On average, around 60% of our authors are voluntarily opting in to publishing the peer review history of their paper. We believe that this is a very encouraging result, given also the diversity of our content across so many research areas. Looking at the data for different research fields, not surprisingly, there is some variation. In areas where more open peer review is commonplace and reviewers often sign their reports by name, author opt-in is particularly strong. Other areas may not necessarily be that familiar with publishing reviewer reports, and might therefore still be hesitant to do so. However, in almost all research areas the majority of papers that we publish will now contain a peer review file.

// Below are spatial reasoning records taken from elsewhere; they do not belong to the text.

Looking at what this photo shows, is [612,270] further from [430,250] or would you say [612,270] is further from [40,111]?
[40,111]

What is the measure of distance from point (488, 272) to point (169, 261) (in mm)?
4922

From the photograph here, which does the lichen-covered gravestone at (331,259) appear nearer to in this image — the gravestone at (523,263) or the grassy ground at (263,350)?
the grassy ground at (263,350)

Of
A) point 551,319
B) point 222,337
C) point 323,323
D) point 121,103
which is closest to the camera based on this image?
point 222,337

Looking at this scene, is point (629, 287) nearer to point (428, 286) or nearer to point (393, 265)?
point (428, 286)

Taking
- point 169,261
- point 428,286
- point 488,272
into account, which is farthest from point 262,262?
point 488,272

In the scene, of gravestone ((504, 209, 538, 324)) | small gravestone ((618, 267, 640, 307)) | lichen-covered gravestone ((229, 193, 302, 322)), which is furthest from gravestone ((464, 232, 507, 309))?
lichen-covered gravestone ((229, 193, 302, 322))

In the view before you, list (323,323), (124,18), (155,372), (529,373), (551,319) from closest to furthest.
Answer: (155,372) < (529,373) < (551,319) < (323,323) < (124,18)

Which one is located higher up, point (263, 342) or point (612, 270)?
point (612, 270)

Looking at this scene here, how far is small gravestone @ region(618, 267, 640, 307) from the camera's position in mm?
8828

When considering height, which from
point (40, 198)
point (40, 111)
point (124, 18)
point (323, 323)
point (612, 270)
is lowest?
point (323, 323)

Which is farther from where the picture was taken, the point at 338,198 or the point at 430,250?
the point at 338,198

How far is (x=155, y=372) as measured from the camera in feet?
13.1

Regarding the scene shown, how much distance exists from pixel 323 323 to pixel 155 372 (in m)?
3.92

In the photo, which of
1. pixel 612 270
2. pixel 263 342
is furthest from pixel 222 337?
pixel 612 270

Whereas authors do have the option to opt out of the scheme, this is not the case for reviewers, who have to agree to the potential publication of their reviewer reports. We were curious to see how our reviewers would react to this approach. However, this has only been a problem for a small number of reviewers, who declined to review under this circumstance. For example, we had instances where reviewers objected because they feared that for their small research area it would be easy to deduce their identity from the published reports.

From our readers we have had some feedback, albeit this was more limited as the number of published papers still continues to ramp up. With more time it may also be possible to study the number of downloads of the peer review files in detail. Nevertheless, we have become aware of instances where authors promoted the very positive published reviewer comments of their paper. At the same time, we also had feedback from readers on the peer review discussion of a paper. These instances showcase the potential of transparent peer review—on the one hand to appreciate the value of published papers, and on the other hand to initiate a constructive dialogue between authors and readers on the specifics of a study.

Overall, we are very encouraged by the response to the trial, and will make transparent peer review a permanent feature. We hope that with time more and more authors and readers will appreciate the benefits of having the peer review files published.